The method involves coating a plastic bottle with microscopic y-shaped structures that cradle the droplets of soap aloft above tiny air pockets, so that the soap never actually comes into contact with the inside of the bottle. The “y” structures are built up using much smaller nanoparticles made of silica, or quartz—an ingredient in glass—which, when treated further, won't stick to soap.

“It's what you'd call a first-world problem, right? 'I can't get all of the shampoo to come out of the bottle.' But manufacturers are really interested in this, because they make billions of bottles that end up in the garbage with product still in them,” said Bharat Bhushan, Ohio Eminent Scholar and Howard D. Winbigler Professor of mechanical engineering at Ohio State.

Coatings already exist to help food, but not soap, pour out of their containers, he said.

“Compared to soaps, getting ketchup out of a bottle is trivial. Our coating repels liquids in general, but getting it to repel soap was the hard part.”

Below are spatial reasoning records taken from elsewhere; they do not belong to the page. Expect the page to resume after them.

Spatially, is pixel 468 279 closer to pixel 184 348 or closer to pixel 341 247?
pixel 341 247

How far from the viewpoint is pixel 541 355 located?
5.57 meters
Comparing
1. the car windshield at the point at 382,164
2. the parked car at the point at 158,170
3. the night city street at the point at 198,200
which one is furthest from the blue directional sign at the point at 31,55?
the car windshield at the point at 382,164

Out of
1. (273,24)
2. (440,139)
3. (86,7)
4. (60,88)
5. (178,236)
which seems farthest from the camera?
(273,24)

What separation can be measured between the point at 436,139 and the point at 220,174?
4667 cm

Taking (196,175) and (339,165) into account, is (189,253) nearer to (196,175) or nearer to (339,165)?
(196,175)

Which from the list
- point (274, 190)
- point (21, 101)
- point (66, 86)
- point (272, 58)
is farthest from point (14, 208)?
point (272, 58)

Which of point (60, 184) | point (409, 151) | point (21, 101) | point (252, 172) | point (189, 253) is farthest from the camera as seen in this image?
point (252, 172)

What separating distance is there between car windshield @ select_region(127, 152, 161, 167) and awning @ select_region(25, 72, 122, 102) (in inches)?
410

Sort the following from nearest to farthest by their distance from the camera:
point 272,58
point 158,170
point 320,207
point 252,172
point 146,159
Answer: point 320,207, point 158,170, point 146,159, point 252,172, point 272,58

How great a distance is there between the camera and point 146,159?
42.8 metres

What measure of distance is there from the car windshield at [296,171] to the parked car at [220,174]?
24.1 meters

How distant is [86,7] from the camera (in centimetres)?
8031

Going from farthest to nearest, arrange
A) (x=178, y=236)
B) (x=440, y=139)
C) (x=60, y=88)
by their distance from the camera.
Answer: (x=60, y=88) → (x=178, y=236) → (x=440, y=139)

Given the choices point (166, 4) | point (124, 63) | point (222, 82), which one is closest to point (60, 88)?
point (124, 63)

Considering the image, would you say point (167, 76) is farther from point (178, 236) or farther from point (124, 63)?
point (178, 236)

The team devised a method to spray-coat a small amount of solvent and ultra-fine silica nanoparticles onto the inside of bottles. Manufacturers already use solvents to change the texture of molded plastics, because they cause the surface of the plastic to soften a little. By mixing the silica and solvent, they were able to soften the surface of the polypropylene just enough that when the plastic re-hardened, the silica would be embedded in the surface.

Overall, waste is reduced and the consumer experience is enhanced.

The university hopes to license the coating technique to manufacturers upon further development—not just for shampoo bottles, but for other plastic products that have to stay clean, such as biomedical devices or catheters. The coating has already been applied to polycarbonate, a plastic used in car headlights and smartphone cases, among other applications.